Marcus said, “You regarded the gift of your ancestor’s cross as an insult. Was it grievous enough to kill for?”
Philippe sneered. “I would not trouble myself to spit upon a dissolute boy like Gavrilo. The Caesar will feel France’s wrath at the next round of trade negotiations...”
“His motive is flimsy,” Marcus said after the prince had gone.
Armstrong said, “Flimsy unless he, or the Ottoman, or both, wanted to start a war. You heard what he said about trade negotiations. There are always factions in such courts spoiling for a fight...”
As they argued about motives, Imogen felt impatient, convinced they were on the wrong track. She begged leave to take some lunch, and left them to it.
She walked back to the Hall of Ambassadors. A butler on the palace staff brought her lunch: a sandwich and a glass of fresh milk.

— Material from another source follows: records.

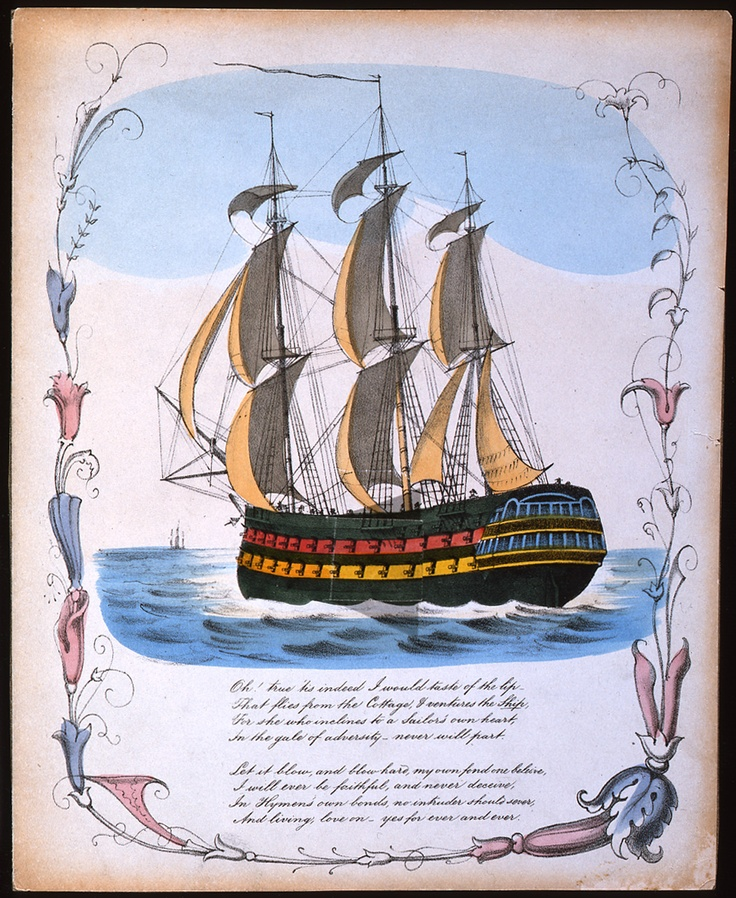 A coloured lithograph of a ship sailing on the sea with a door revealing a sailor being given a valentine by a cupid below deck. Verse below image reads 'Oh! true 'tis indeed I would taste of the lip -/ That flies from the Cottage & ventures the Ship/ For she who inclines to a Sailor's own heart,/ In the gale of adversity - never will part./ [...]/ Let it blow, and blow hard, my own fond one beleive [sic]/ I will ever be faithful, and never deceive./ In Hymen's own bonds, no intruder should…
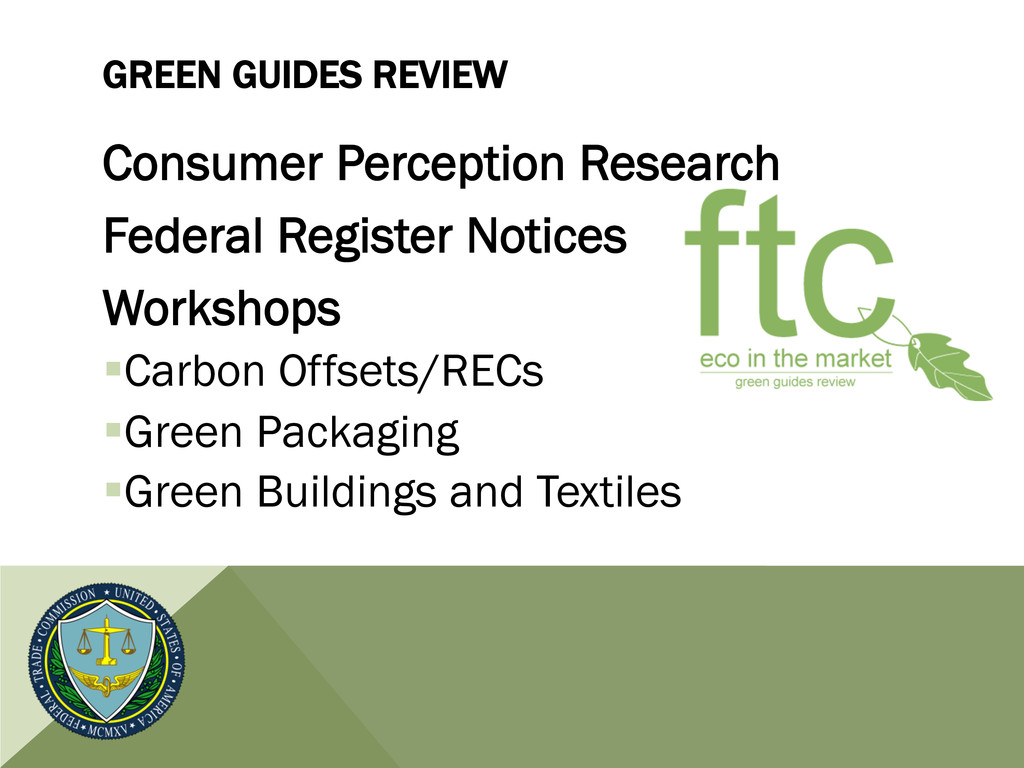 GREEN GUIDES REVIEW Consumer Perception Researc...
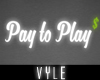 V' Pay 2 Play Neon Sign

Eating slowly, she peered up at Michelangelo’s marvelous ceiling. She knew that historians thought it an irony that King Henry, who had enriched himself by plundering the wealth of the Church through the English Reformation, had used those funds to hire great artists like Michelangelo who could not find suitably wealthy sponsors in the impoverished city-states of Catholic Italy, trapped as they were between the flaring ambitions of the French and Roman empires. She was grateful the work had not been harmed by last night’s fire.
The others kept talking of motives. Certainly you could say both Ottoman and French had a motive to murder Gavrilo, if you really believed that one of them wanted to start a war. Conceivably Philippe also had a personal motive, if he felt insulted by the crusader rag. But Philippe certainly did not have the means, as far as she could see, however strong his motive, for there was absolutely no evidence he ever came into physical contact with the fire-lance.
Perhaps Osman Pasa could have done it. But he wasn’t alone in handling the murder weapon; the British and Roman authorities had both had a hold of it, and could perhaps have tampered with it. She supposed some of the Romans might have a motive to do down Caesar’s son, if they despised his reign sufficiently--even if it meant their own death. What she couldn’t work out was what possible motive the British could have for killing Gavrilo. After all he was here to be betrothed to a British princess. And yet the means existed.
Means, not motive, had to be the key to this murder. That was what she kept telling Marcus, and here she was forgetting it herself.
On impulse she made her way back to Gavrilo’s reception room, alone. The police stationed here recognized her and allowed her in.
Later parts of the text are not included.